Pencegahan thalasemia sebaiknya dilakukan baik secara prospektif dan
retrospektif.
2. Konsultasi
genetik
Konsultasi
genetik mencakupi skrining pasangan yang akan kawin atau sudah kawin tetapi
belum hamil. Pada pasangan yang beresiko tinggi diberikan informasi dan saran
tentang keadaan dan kemungkinan apabila mempunyai anak.
3. Diagnosis
prenatal
Diagnosis
prenatal meliputi 2 pendekatan yaitu retrospektif adalah melakukan diagnosis
prenatal pada pasangan yang telah mempunyai anak thalasemia dan sekarang
sementara hamil dan yang kedua prospektif yang ditujukan pada pasangan yang
beresiko tinggi (keduaya pembawa sifat) dan sementara baru hamil.
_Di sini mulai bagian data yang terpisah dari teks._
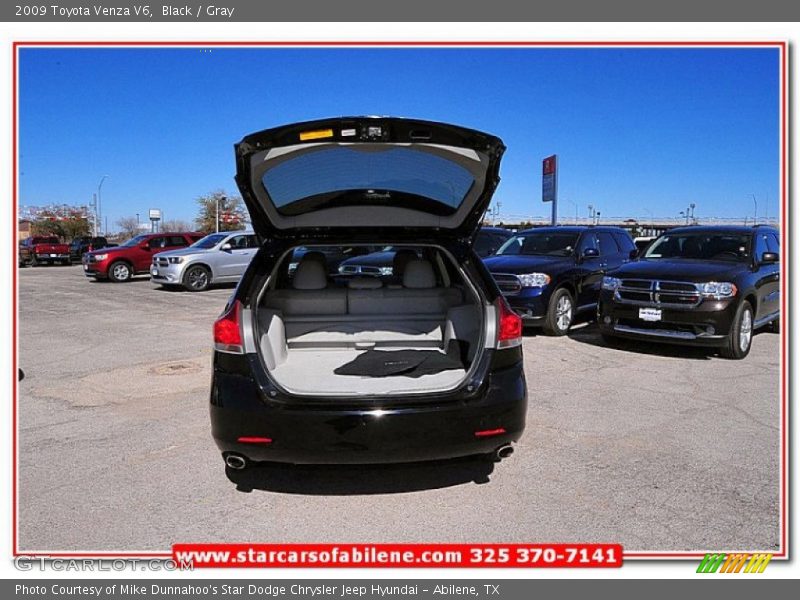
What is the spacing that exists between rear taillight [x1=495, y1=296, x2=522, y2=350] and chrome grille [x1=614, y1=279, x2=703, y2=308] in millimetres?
4534

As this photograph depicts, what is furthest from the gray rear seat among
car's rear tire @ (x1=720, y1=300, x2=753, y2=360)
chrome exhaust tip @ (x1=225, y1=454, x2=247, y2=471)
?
car's rear tire @ (x1=720, y1=300, x2=753, y2=360)

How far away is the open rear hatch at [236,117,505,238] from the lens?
3297 millimetres

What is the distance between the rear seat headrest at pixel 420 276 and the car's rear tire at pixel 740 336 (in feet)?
14.1

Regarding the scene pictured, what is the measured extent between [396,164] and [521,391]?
5.11 feet

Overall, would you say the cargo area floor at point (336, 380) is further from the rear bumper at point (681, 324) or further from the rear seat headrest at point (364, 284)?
the rear bumper at point (681, 324)

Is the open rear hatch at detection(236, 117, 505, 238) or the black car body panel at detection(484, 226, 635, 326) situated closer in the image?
the open rear hatch at detection(236, 117, 505, 238)

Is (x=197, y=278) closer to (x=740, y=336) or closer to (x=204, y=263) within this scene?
(x=204, y=263)

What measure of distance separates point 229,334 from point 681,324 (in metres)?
5.91

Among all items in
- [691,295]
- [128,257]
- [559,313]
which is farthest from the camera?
[128,257]

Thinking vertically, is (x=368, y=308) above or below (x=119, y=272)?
below

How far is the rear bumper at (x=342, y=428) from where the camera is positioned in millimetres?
3158

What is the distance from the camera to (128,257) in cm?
1948

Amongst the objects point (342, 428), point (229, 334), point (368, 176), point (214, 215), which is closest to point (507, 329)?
point (342, 428)

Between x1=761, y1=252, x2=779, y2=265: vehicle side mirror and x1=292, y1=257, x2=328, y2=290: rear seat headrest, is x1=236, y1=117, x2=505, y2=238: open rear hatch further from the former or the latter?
x1=761, y1=252, x2=779, y2=265: vehicle side mirror
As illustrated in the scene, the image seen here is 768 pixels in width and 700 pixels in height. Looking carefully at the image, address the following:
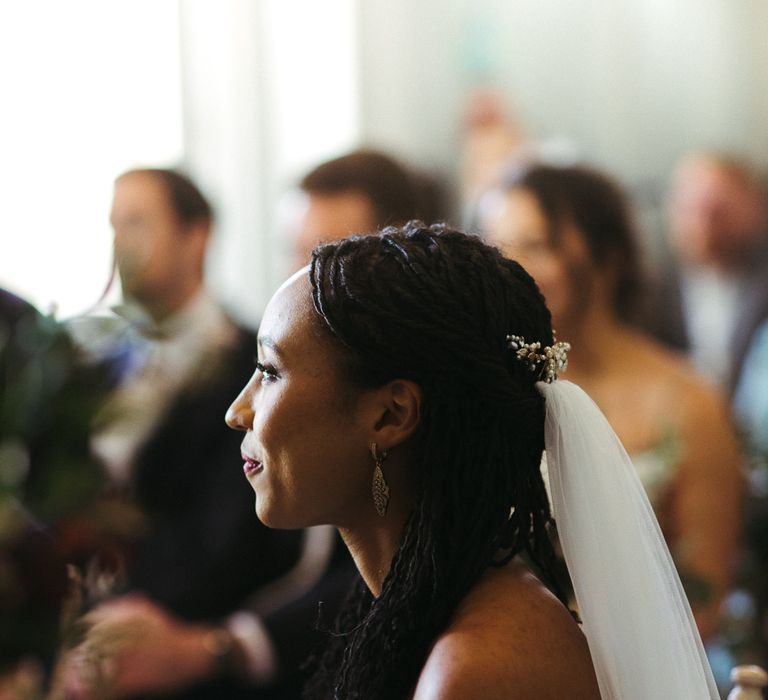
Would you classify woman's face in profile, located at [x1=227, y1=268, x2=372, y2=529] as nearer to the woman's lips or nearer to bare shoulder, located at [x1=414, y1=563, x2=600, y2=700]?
the woman's lips

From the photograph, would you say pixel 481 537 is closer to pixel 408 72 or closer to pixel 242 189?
pixel 242 189

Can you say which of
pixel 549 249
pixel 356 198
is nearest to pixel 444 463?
pixel 356 198

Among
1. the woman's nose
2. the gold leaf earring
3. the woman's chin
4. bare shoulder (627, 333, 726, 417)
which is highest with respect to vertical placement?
the woman's nose

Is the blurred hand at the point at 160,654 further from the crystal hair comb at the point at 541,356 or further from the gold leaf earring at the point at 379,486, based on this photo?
the crystal hair comb at the point at 541,356

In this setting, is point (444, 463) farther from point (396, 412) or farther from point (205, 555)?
point (205, 555)

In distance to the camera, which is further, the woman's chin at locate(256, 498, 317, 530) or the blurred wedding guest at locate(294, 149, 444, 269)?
the blurred wedding guest at locate(294, 149, 444, 269)

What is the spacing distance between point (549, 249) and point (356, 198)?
1.78ft

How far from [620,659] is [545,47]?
19.6 feet

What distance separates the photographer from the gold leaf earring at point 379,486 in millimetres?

Diagnosis
prenatal dilakukan pada masa kehamilan 8-10 minggu. Mutasi thalasemia β dapat
dideteksi dangan analisis DNA yang diperoleh dari fetus. Deteksi awal akan
dapat mencegah akibat berbahaya bagi si ibu yaitu toksemia dan pendarahan hebat
pasca melahirkan. Jika hasil yang didapat positif sebaiknya dilakukan aborsi.
Dalam upaya pencegahan thalasemia
ada beberapa hal yang perlu dipahami masyarakat: pembawa sifat thalasemia tidak
menimbulkan masalah bagi dirinya, thalasemia mayor mempunyai dampak kesehatan
yang besar, penanganannya sangat mahal dan sering diakhiri kematian, kelahiran
bayi thalasemia dapat dihindarkan. Karena penyakit ini menurun maka kemungkinan
penderitanya akan terus bertambah setiap tahunnya. Oleh sebab itu, pemeriksaan
thalasenia sebelum menikah sangat penting untuk mencegah bertbahnya penderita
thalasemia.
Sebaiknya senua orang dalam usia
subur diperiksa kemungkinan pembawa sifat thalasema ini apabila ada riwayat:
ada saudara sedarah yang menderita thalasemia, kadar Hb rendah antara 10-12
g/dL walaupun sudah mengkonsumsi vitamin penambah darah seperti zat besi,
ukuran sel darah merah lebih kecil dari normal walaupun kadar Hb normal.